DESCRIPTION (provided by applicant): The genomic landscapes of many common human cancers have been deciphered and many of the driver gene mutations that are responsible for cancer initiation and progression have been identified. An important question to address now is when do these driver mutations occur during the evolution of cancers and does the order in which they appear matters? Although the identity of the driver mutations and their role in various cancers including primary malignant brain cancer is not debated, the order in which they occur and the consequences of any given order on tumor physiology are much less studied. Studies on the temporal occurrence of driver gene mutations have been a critical barrier to our understanding of molecular mechanisms of therapeutic resistance and sensitivity. This project proposes to directly study the consequences of sequential driver gene mutations on therapeutic treatment sensitivity using glioblastoma multiforme (GBM) as a cancer model. In this application, we will use genetically engineered mouse models of GBM that we developed based on the most common groups of driver gene mutations; overexpression/activation of EGFR together with loss of the Cdkn2a tumor suppressor gene with and without loss of PTEN and overexpression/activation of PDGFR-α together with loss of p53 with and without loss of PTEN. Preliminary studies using our EGFR; Cdkn2a-/- mice indicate that the timing of PTEN loss plays a significant role in the molecular wiring of the tumors and their responses to EGFR inhibition. We propose to reveal how the timing of PTEN loss influences the utilization of downstream pathways within the EGFR and PDGFR-α signaling networks and dictate the molecular wiring of the resulting tumor cells (Aim 1). The goal of these studies is to reveal previously unexplored molecular vulnerabilities for therapeutic strategies. We also propose to study how the temporal loss of PTEN affects mechanisms of molecular re-wiring during therapeutic intervention (Aim 2). The research presented here is very important because GBM with seemingly identical genotypes (e.g. mutant for PTEN) may intrinsically behave differently when exposed to therapeutics due to the order with which driver gene mutations arose. A molecular understanding of this process will directly lead to better stratification of patients and choice of suitable treatments.

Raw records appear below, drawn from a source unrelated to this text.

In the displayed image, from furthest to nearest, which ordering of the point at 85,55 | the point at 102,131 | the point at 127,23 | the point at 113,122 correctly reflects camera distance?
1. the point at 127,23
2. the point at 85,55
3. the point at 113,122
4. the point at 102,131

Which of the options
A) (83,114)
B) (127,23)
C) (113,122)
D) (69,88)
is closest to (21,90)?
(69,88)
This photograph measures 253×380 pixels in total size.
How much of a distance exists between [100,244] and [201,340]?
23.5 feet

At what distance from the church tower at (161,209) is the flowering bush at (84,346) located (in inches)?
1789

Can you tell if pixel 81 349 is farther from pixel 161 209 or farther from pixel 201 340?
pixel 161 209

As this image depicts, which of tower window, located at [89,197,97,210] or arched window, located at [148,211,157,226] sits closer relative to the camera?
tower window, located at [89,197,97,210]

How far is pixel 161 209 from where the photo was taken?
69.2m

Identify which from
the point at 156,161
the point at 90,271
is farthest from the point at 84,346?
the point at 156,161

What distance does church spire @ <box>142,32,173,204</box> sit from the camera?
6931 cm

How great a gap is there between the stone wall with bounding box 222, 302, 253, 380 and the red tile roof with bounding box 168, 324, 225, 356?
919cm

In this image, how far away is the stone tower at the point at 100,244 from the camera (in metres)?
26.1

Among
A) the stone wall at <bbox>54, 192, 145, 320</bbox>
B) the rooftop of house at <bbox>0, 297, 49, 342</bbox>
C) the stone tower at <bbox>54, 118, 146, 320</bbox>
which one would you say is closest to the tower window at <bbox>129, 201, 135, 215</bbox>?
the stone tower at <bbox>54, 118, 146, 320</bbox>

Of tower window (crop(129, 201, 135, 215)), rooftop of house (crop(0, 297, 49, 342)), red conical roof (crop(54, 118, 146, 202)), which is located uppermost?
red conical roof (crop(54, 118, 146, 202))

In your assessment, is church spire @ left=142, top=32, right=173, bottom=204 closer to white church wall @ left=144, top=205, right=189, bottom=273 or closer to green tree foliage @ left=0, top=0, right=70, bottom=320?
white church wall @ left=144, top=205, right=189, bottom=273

描述（由适用提供）：已经确定了许多人类癌症的基因组景观，并且已经确定了导致癌症启动和进展的许多驱动基因突变。现在要解决的一个重要问题是，这些驱动因素突变何时发生在癌症的演变过程中，并且它们看起来重要的顺序是否重要？尽管尚未辩论驱动突变突变的身份及其在包括原发性恶性脑癌在内的各种癌症中的作用，但研究的顺序以及任何给定秩序对肿瘤生理学的后果的研究较少。关于驱动基因突变的暂时发生的研究一直是我们对热阻力和敏感性分子机制的理解的关键障碍。该项目的建议是直接研究使用胶质母细胞瘤多形（GBM）作为癌症模型的顺序驱动基因突变对治疗敏感性的后果。在此应用程序中，我们将使用我们基于最常见的驱动基因突变组开发的一般设计的GBM的小鼠模型。 EGFR的过表达/激活以及CDKN2A肿瘤抑制基因的丧失，而PTEN和PTEN损失和PDGFR-α的过表达/激活以及p53的损失，而p53损失有或没有PTEN的损失。使用我们的EGFR进行初步研究； CDKN2A - / - 小鼠表明，PTEN损失的时机发挥作用A，我们建议揭示PTEN损耗的时机如何影响EGFR和PDGFR-α信号网络内下游途径的利用，并决定所得肿瘤细胞的分子布线（AIM 1）。这些研究的目的是揭示以前意外的分子脆弱性治疗策略。我们还建议研究PTEN的暂时性损失如何影响治疗干预期间分子重播的机制（AIM 2）。此处介绍的研究非常重要，因为具有看似相同基因型的GBM（例如PTEN突变体）可能在接受治疗时本质上的行为可能会有所不同。对这一过程的分子理解将直接导致更好的患者分层和选择 合适的治疗方法。